▸ **Extract provided**
---+---

This task is elucidated in FAQ on the website. I'll repeat for ones who live too
far :-).
SELECT DISTINCT maker FROM product
WHERE model IN (SELECT model FROM pc WHERE speed>=750)
OR
model IN (SELECT model FROM laptop WHERE speed>=750)
In the given example the producer will appear in the resulting set that makes
something one: either PC or laptops, because for appearing in the resulting
set, one of the conditions, connected with OR operator, is enough to be held.
This doesn't satisfy the task conditions and is fairly discarded by a system.
Altering Tolstoy, I'll say “All right solutions are right identically, but wrong
solutions are wrong in it's own way”. There is one more attempt to “change” the
situation in the better way:
SELECT DISTINCT maker FROM product a, pc b, laptop c
WHERE b.speed >= 750 AND c.speed >= 750
AND
( a.model = b.model OR a.model = c.model )
Using an equality of predicates,
x AND (y OR z) = (x AND y) OR (x AND z)
we'll perform syntax conversions of the considered query:
SELECT DISTINCT maker FROM product a, pc b, laptop c
WHERE (( b.speed >= 750 AND c.speed >= 750)
AND a.model = b.model )
OR
(( b.speed >= 750 AND c.speed >= 750)
AND a.model = c.model )
The strings that satisfy even one of predicates, connected with an OR operator,
will appear in the resulting set. Let's consider, for example, a query with a
first predicate:
SELECT DISTINCT maker FROM product a, pc b, laptop c
WHERE (( b.speed >= 750 AND c.speed >= 750)
AND a.model = b.model )
Let's rewrite it in a more convenient way from the syntax point of view:
SELECT DISTINCT maker
FROM product a JOIN pc b ON a.model = b.model ,
laptop c
WHERE ( b.speed >= 750 AND c.speed >= 750)

---+---

Rows of spatial question data

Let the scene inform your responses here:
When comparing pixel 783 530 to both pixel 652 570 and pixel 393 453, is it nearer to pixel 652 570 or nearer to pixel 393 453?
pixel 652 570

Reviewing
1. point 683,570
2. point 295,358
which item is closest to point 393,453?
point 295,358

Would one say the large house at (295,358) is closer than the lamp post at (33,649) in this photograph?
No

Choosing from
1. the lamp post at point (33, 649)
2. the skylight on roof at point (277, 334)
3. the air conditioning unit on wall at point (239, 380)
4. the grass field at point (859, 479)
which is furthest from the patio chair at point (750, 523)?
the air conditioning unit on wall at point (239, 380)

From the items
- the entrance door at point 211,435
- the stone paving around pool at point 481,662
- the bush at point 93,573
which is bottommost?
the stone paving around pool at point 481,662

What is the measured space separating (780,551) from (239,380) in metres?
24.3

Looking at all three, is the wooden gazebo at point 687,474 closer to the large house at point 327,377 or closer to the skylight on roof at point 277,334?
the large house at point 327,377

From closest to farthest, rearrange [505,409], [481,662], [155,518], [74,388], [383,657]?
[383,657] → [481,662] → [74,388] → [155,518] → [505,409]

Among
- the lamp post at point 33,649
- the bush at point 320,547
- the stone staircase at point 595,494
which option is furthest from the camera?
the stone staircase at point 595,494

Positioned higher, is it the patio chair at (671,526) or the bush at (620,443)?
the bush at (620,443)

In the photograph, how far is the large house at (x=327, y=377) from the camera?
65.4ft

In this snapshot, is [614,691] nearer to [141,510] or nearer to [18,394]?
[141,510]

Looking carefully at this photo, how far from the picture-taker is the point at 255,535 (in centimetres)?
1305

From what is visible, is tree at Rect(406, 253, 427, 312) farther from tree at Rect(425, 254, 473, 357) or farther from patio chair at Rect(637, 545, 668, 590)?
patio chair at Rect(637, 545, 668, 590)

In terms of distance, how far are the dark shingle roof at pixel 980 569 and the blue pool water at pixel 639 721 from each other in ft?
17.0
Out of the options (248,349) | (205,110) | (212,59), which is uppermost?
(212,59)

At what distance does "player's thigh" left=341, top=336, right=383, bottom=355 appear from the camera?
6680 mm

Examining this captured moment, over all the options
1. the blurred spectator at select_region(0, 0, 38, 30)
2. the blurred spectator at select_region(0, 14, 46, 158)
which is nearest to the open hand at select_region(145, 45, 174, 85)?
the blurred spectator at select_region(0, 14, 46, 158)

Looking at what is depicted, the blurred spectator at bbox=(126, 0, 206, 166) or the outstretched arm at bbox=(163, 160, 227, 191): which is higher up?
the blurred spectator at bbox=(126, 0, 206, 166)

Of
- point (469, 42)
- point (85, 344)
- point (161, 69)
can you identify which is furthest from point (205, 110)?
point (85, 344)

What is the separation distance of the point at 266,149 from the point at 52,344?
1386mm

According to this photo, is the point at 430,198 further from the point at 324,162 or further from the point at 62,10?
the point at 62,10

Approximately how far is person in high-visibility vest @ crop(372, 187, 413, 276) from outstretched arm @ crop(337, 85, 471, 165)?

---+---

▸ **Tasks for this exercise**
a) Translate this sentence from the SQL query walkthrough into Spanish: "This doesn't satisfy the task conditions and is fairly discarded by a system."
b) In the SQL query walkthrough, which equality of predicates is used to convert the second query's syntax?
c) Go on with the SQL query walkthrough from where it stops.

▸ **Written answers**
a) Esto no cumple las condiciones de la tarea y el sistema lo descarta con razón.

b) x AND (y OR z) = (x AND y) OR (x AND z)

c)
and further
SELECT DISTINCT maker FROM
(
SELECT maker FROM product a JOIN pc b ON a.model = b.model
WHERE b.speed >= 750
) x,
(
SELECT * FROM laptop c WHERE ( c.speed >= 750)
) y
Now we may analyze it. First subquery, which we marked as “x”, joins table PC
with table Product on a foreign key, selecting the producers of PC with the
speed >=750. Second (“y”) selects models of laptops with the speed >=750.
The way of joining “x” and “y” is called Cartesian product. That is the producer
of required PC in the next set will match with EVERY model of laptop, even if
it was produced by ANOTHER maker.
I don't know what about Tolstoy, but as for me it seems like I've made a
mistake. The same rake, but in another bush. Namely, we will get again the
producers that can make only something one. And “another bush” because, if
NOONE produces laptops with a required speed, then we'll get the empty
resulting set. The query from FAQ doesn't give this partially correct result.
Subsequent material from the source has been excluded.